▶ _PROBLEM_:
List each row below that contains the word "cluster". Case counts.

▶ _RECORDS TO USE_:
----------

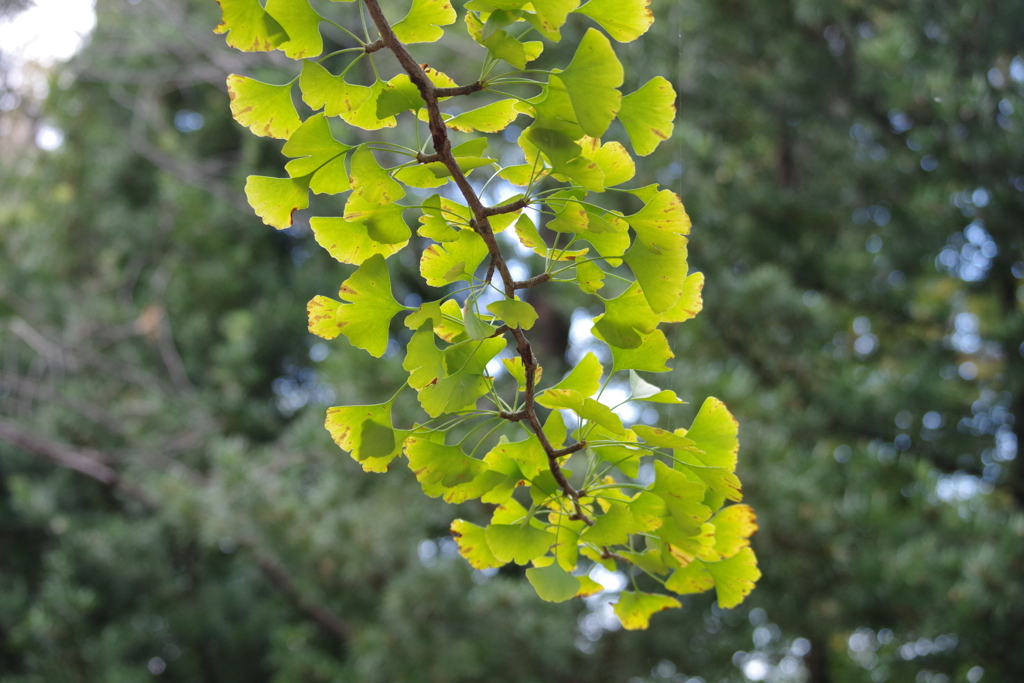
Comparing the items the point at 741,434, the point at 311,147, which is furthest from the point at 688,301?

----------

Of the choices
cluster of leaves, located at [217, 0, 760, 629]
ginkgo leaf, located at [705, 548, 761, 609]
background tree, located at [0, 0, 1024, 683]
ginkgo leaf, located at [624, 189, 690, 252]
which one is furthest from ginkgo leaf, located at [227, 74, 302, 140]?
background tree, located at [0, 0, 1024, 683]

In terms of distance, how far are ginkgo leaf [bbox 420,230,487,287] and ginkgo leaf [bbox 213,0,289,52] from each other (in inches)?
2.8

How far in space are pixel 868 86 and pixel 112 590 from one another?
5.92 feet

----------

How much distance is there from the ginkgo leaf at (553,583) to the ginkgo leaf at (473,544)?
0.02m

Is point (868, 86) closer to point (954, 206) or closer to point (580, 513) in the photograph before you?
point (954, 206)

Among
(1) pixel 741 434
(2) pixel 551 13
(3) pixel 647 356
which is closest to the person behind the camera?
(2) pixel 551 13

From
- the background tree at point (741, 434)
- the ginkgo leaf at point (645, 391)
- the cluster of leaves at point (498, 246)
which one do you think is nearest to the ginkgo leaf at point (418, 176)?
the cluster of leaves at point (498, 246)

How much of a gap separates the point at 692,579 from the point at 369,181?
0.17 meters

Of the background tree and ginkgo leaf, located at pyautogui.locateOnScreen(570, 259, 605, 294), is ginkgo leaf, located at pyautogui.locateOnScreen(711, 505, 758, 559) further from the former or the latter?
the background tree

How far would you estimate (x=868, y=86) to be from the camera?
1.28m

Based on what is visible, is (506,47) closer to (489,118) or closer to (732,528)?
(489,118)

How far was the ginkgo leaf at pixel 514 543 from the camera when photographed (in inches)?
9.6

----------

▶ _TASK RESPONSE_:
cluster of leaves, located at [217, 0, 760, 629]
- the cluster of leaves at point (498, 246)
the cluster of leaves at point (498, 246)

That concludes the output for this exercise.